# Не звучит одна клавиша



## barsuta (28 Окт 2016)

Здравствуйте. 
Если на аккордеоне не звучит одна клавиша в первом регистре на сжим, в чем может быть причина?


----------



## olegoleg19742 (29 Окт 2016)

Скорее всего засорился голосовой проем,либо сама пластина лопнула.Надо снять правый полукорпус,и смотреть по какой причине не звучит клавища.Тем более,что сжим-это наружние голоса,сразу увидите что к чему..


----------



## barsuta (31 Окт 2016)

olegoleg19742 писал:


> Скорее всего засорился голосовой проем,либо сама пластина лопнула.Надо снять правый полукорпус,и смотреть по какой причине не звучит клавища.Тем более,что сжим-это наружние голоса,сразу увидите что к чему..


Спасибо. Язычок запал. Интересно, от чего это могло произойти...


----------



## glory (31 Окт 2016)

От мусора. Как в пылесосе..


----------



## barsuta (31 Окт 2016)

glory/ писал:


> От мусора.
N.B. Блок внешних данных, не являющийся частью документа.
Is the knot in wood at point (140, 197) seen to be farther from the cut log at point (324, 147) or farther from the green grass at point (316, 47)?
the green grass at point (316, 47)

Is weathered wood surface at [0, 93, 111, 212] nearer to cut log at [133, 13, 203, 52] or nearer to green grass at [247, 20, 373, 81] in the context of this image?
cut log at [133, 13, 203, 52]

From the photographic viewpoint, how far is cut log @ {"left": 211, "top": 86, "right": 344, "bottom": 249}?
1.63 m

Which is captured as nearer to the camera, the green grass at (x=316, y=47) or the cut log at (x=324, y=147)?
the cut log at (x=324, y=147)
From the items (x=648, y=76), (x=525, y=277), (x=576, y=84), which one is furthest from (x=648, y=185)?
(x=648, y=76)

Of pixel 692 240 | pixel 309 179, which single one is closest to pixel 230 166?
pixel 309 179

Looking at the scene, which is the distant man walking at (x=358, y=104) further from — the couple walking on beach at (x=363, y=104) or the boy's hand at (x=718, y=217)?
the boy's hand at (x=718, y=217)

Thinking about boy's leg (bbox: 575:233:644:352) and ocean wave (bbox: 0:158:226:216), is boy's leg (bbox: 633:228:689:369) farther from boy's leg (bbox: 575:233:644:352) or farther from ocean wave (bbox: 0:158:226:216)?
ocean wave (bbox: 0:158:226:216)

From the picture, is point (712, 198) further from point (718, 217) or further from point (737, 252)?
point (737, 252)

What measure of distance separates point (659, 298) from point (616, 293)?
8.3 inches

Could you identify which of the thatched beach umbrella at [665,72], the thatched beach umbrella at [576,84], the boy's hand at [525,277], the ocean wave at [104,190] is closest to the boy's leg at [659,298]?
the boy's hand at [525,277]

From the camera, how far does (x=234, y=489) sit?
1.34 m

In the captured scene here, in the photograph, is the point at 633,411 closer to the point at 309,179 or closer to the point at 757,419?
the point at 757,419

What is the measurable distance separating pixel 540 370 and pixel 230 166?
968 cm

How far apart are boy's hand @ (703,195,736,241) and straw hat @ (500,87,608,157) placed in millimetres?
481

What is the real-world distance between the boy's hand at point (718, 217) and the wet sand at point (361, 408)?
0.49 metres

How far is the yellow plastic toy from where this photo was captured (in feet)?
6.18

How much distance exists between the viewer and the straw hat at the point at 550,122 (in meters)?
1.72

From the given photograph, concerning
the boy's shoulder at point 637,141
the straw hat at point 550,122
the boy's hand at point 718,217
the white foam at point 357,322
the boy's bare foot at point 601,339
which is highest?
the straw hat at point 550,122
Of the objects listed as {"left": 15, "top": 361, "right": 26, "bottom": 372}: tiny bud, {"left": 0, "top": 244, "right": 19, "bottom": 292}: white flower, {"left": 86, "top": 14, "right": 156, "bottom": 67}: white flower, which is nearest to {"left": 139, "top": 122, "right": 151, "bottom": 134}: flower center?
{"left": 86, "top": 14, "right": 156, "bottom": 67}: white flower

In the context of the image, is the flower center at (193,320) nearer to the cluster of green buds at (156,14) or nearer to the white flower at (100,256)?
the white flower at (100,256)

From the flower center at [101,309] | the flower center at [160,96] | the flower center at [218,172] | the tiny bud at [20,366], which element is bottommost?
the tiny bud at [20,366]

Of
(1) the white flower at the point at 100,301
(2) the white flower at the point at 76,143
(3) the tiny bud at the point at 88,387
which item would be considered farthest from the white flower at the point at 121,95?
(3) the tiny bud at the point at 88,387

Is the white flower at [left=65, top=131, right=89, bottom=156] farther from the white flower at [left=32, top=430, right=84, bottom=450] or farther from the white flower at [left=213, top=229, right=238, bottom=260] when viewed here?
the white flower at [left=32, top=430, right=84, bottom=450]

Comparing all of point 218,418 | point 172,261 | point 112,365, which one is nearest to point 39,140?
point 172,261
Как в пылесосе..


А если аккордеон новый?


----------



## olegoleg19742 (31 Окт 2016)

*barsuta*, И что?Любая щепка,заусенец,да мало-ли?Волос попасть может прямо на фабрике?Может!Кусочек воска итп...


----------



## barsuta (31 Окт 2016)

olegoleg19742/ писал:


> *barsuta*


*Понятно, спасибо.*


----------